EXERCISE GOAL:
Pictures should be left out when the listing below is repeated word for word.
─── EXERCISE DATA ───
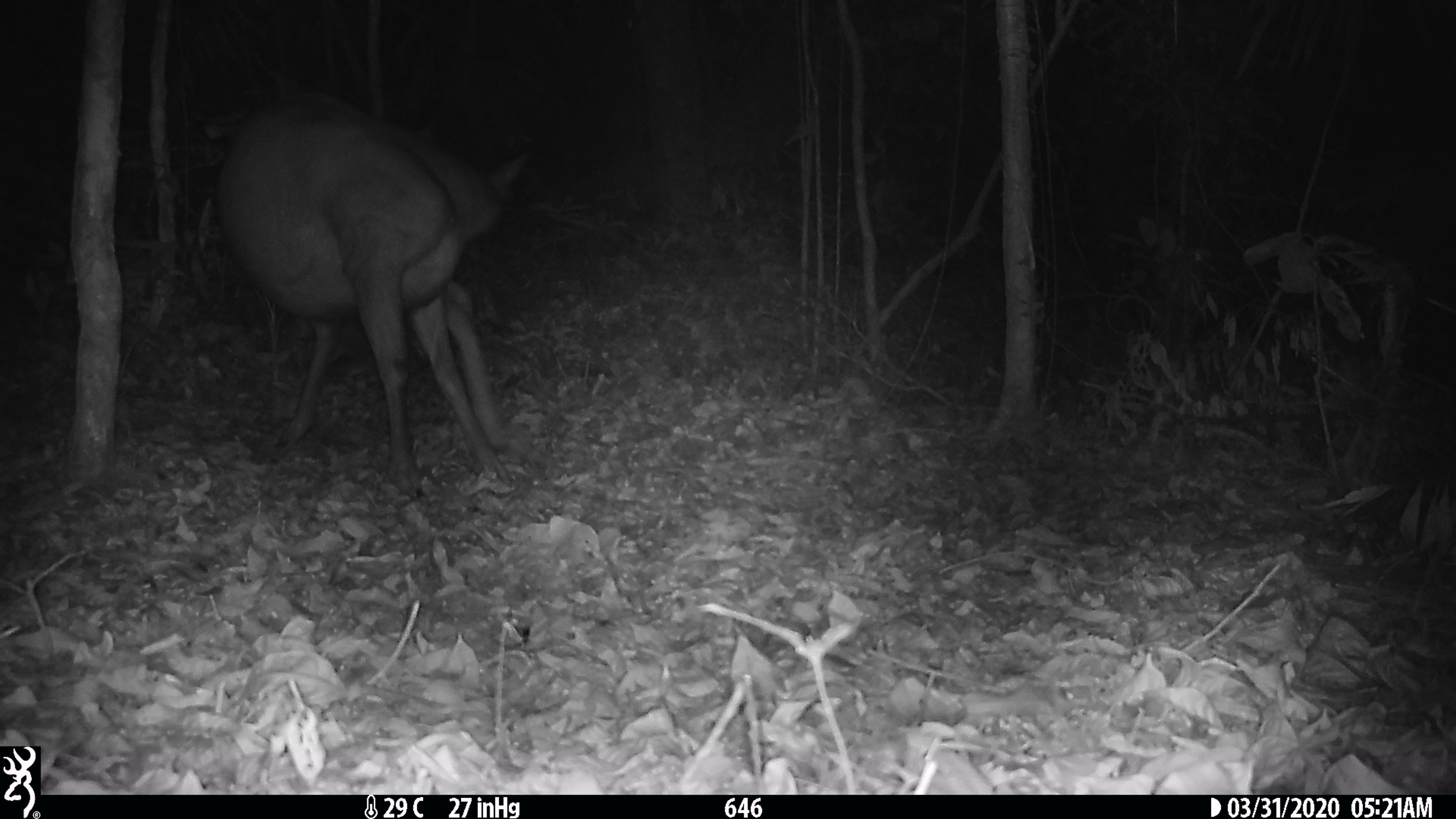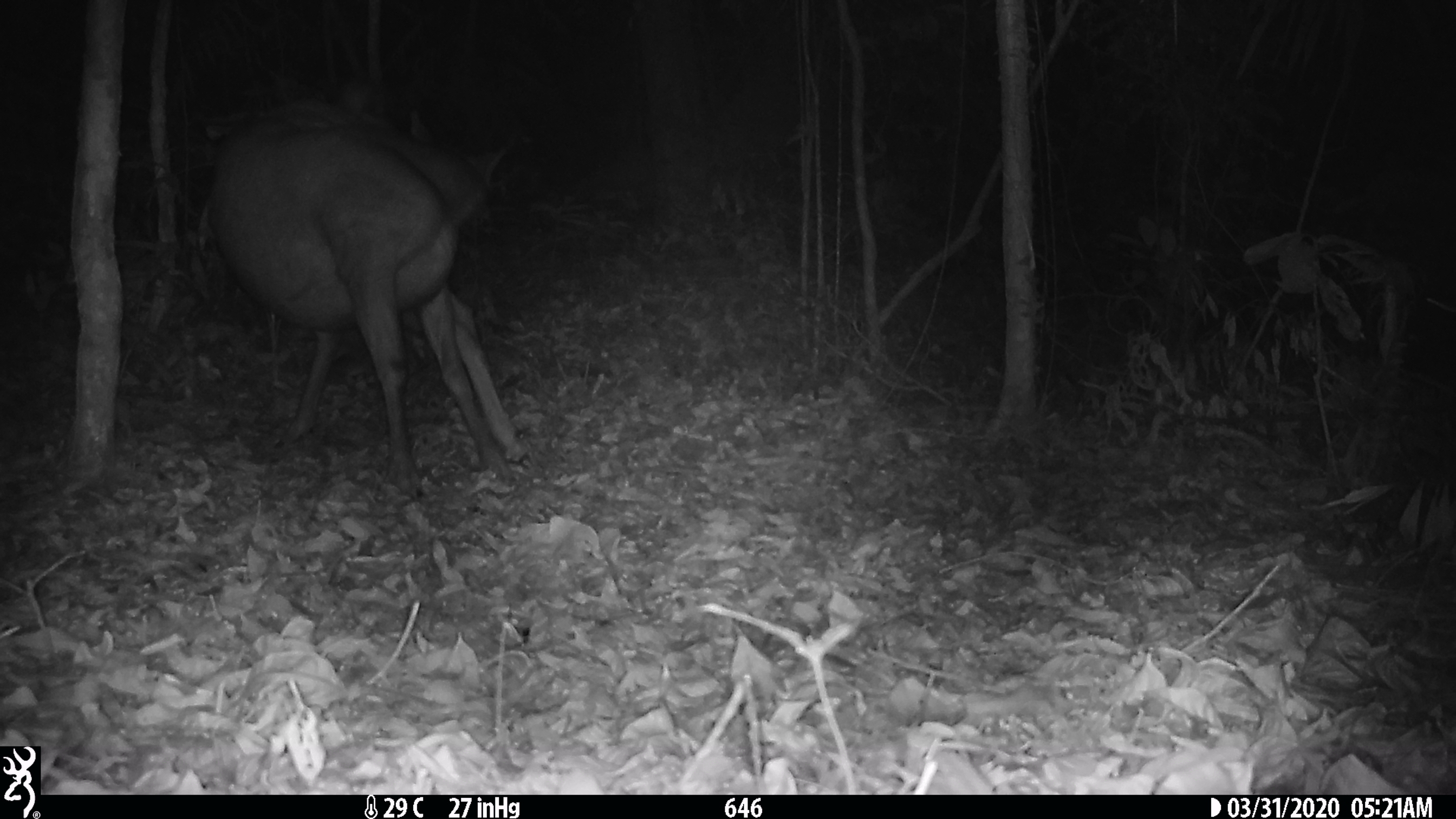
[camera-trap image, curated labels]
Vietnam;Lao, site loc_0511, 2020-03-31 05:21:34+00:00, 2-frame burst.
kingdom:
───
REPLY:
[camera-trap image, curated labels]
Vietnam;Lao, site loc_0511, 2020-03-31 05:21:34+00:00, 2-frame burst.
kingdom:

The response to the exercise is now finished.